El efecto fue inmediato y devastador para los partidarios de la paz. El primer ministro, Robert Walpole, que se había resistido a iniciar una nueva guerra, se vio completamente superado por la histeria colectiva. La presión popular era insostenible, la historia de la oreja se difundió como la pólvora en panfletos y periódicos, obligando al gobierno a ceder y a declarar una guerra que, en el fondo, muy pocos deseaban realmente.
DE LAS AGUAS DEL CARIBE AL FUEGO GLOBAL
La que se conoció como «Guerra del Asiento» o, más popularmente, «Guerra de la Oreja de Jenkins», estalló finalmente en 1739. Lo que empezó como un conflicto naval localizado en el Caribe, pronto se extendió como una mancha de aceite. La Royal Navy, bajo el mando de figuras como el almirante Edward Vernon, lanzó ataques contra plazas fuertes españolas, y la contienda se caracterizó por una serie de asedios, bloqueos navales y batallas anfibias en lugares como Portobelo o La Guaira.
El punto álgido de esta guerra llegó con el intento de invasión de Cartagena de Indias en 1741, uno de los mayores desastres militares de la historia británica.

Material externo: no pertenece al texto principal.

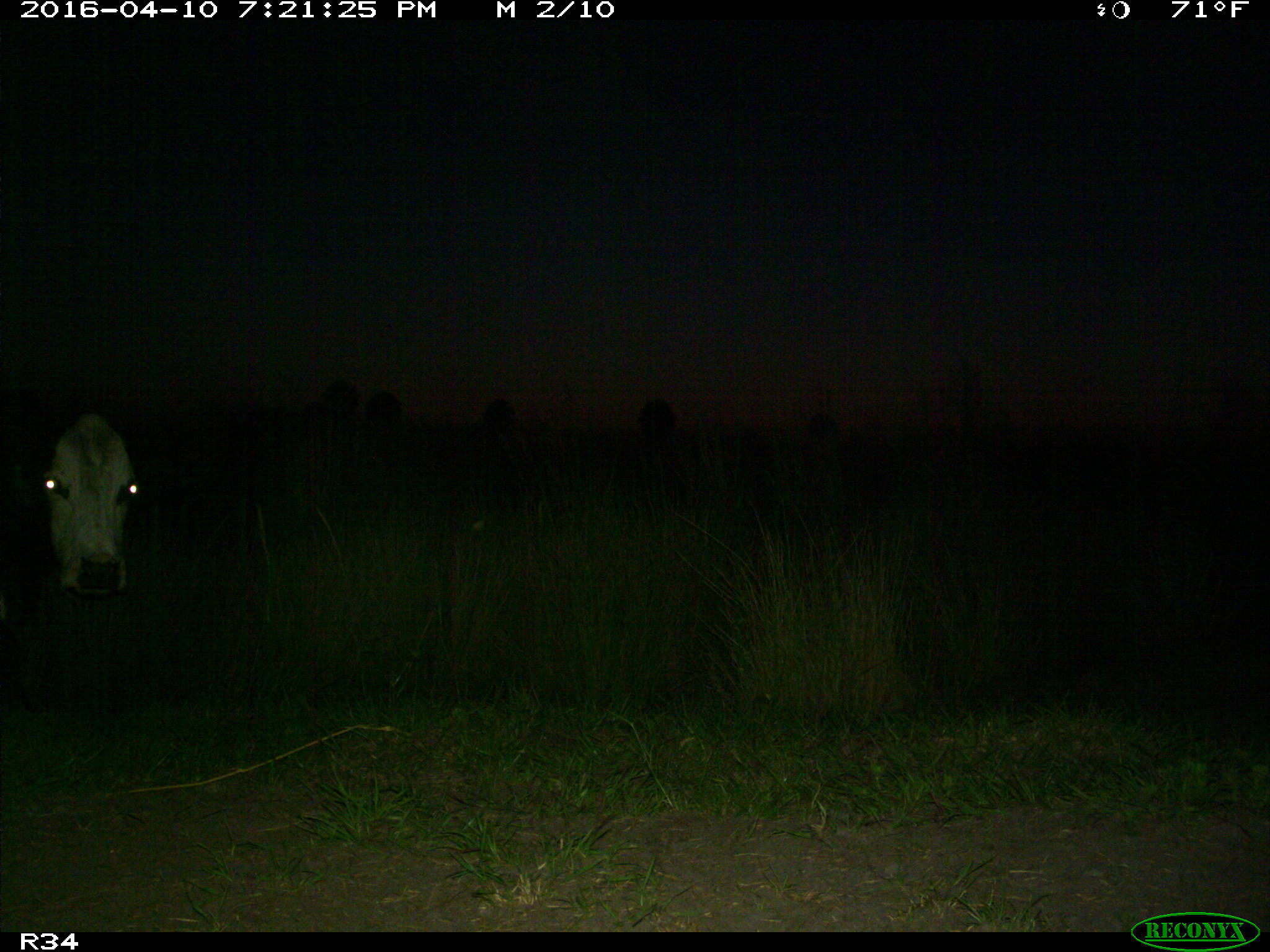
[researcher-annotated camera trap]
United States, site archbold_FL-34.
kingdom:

Una flota de casi doscientos barcos y treinta mil hombres fue humillada por una guarnición española muy inferior en número, pero brillantemente dirigida por el legendario Blas de Lezo. Aquel enfrentamiento armado demostró que España no era un imperio en decadencia y que defendería sus posesiones con una ferocidad inesperada, cambiando el curso del conflicto.
¿QUIÉN GANA REALMENTE CUANDO HABLAN LOS CAÑONES?
Con el paso de los años, la guerra se fue diluyendo y acabó fusionándose con un conflicto a escala mucho mayor: la Guerra de Sucesión Austriaca. Los objetivos iniciales que llevaron a la lucha se perdieron en una maraña de alianzas y batallas por toda Europa. Ninguno de los dos bandos obtuvo una victoria clara, y el tratado de paz que puso fin a las hostilidades apenas modificó el equilibrio de poder que existía antes de que la oreja de Jenkins se convirtiera en un asunto de estado.
Aquel apéndice, que un día provocó una guerra, se perdió en los recovecos de la historia, pero su leyenda perdura como un recordatorio fascinante y terrible. Nos enseña que las verdaderas causas de una contienda a menudo se ocultan tras relatos simplificados y emocionalmente poderosos. Y nos recuerda que, a veces, la historia del mundo puede depender de algo tan pequeño y frágil como una oreja en un frasco, o más bien, de la historia que se decide contar sobre ella.